Luz verde para Cateriano

Pedro Cateriano ha recibido luz verde para encabezar un gabinete ministerial. Es una suerte de segundo debut en un cargo delicadísimo y en momentos particularmente graves para el país, sumido en una grave crisis económica y un galopante índice de contaminación COVID-19, provocado por una deficiente estrategia sanitaria.

Con su designación, el presidente Vizcarra ha dado un golpe de timón importante con objetivos más políticos que tienen más que ver con las elecciones del 2021. Por un lado, se podría decir que se trata del pitazo inicial de la campaña presidencial del próximo año, porque, nadie podrá negarlo, el nuevo primer ministro tendrá, quiérase o no, un papel protagónico en ese proceso.

El perfil de Cateriano es más político que el de Vicente Zevallos, hundido en la grisura y en lo anodino. Y es más confrontacional, aunque en las horas siguientes a su juramentación haya intecambiado mensajes, vía Twitter, de saludos y agradecimientos con Keiko Fujimori y otros adversarios políticos.

No se puede dudar que Cateriano tiene experiencia en la arena política y está curtido, como dicen los analistas políticos. Ha sido diputado, viceministro, ministro de Defensa, primer ministro y tuvo en los últimos lustros una permanente presencia mediática; sin embargo, cabe una pregunta: ¿por qué Vizcarra lo eligió?

Una primera respuesta sería que la pandemia se está tornando inmanejable para el gobierno; el fracaso de la estrategia es cada vez más evidente ante los ojos de la mayoría de la población; ni los reiterados discursos alabanciosos pueden ocultar los yerros flagrantes. El gobierno necesitaba voltear las luces de los reflectores hacia otro lado.
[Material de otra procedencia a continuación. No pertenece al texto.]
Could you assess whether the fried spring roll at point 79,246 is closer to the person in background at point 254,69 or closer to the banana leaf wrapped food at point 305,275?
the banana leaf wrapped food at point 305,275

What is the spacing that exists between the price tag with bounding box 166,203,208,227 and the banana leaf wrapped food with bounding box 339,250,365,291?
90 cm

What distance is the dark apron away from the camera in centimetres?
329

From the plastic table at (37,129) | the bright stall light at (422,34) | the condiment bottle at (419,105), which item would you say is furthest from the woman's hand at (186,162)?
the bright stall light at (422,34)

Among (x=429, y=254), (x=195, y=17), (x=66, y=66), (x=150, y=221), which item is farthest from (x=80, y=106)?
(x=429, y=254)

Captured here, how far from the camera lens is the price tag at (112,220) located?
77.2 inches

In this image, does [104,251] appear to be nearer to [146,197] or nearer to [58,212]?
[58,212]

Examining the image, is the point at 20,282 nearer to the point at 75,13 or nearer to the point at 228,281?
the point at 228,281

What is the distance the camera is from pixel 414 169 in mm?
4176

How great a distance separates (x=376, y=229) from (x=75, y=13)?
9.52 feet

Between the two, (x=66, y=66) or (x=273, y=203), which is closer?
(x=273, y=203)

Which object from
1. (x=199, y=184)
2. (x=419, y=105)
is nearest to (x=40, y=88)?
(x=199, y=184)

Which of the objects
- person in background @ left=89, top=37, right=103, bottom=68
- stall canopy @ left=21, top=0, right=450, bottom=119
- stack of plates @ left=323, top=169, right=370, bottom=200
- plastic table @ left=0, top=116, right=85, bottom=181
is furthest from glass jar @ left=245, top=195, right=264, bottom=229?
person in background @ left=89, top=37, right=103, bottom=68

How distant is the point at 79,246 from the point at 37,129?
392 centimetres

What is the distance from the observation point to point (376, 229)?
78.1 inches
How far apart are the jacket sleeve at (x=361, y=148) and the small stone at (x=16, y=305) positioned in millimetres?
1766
Cateriano tiene maña y puede ayudarlo en ese objetivo.

(…) se podría decir que se trata del pitazo inicial de la campaña presidencial del próximo año, porque, nadie podrá negarlo, el nuevo primer ministro tendrá, quiérase o no, un papel protagónico en ese proceso.

Por otro lado, Vizcarra ha probado en varias ocasiones que el enfrentamiento político le genera buenos dividendos. Obtuvo enorme respaldo popular cuando disolvió el Congreso anterior y, en cuanta oportunidad requiere, apela a la contienda para recuperar terreno. No son pocos los que han advertido de esta estrategia palaciega.

Sin embargo, como nunca antes, la grave crisis de la pandemia puso en evidencia las falencias gubernamentales; Vizcarra ha quedado como desnudo ante la mayoría de la opinión pública. Urge, entonces, de temas confrontacionales consecutivas, de alguien que trabaje en marcar una agenda diferente al COVID-19, aunque los contagios aumenten por donde sea. Cateriano tiene sobradas condiciones para esa tarea; su curriculum vitae lo respalda.

El gabinete Zevallos estaba quemado hace rato y el gobierno requería de una urgente renovación. Sin embargo, Vizcarra pudo hacerlo mejor. El país necesita ahora concordia, menos enfrentamientos, más unidad; en buena cuenta, requería de primer ministro concertador, que aglutine fuerzas en la lucha contra la pandemia. Sin embargo, las cosas ya están hechas, hay que otorgarle el beneficio de la duda y no queda otra que desearle éxitos a Cateriano, porque si le va mal, al país le irá peor.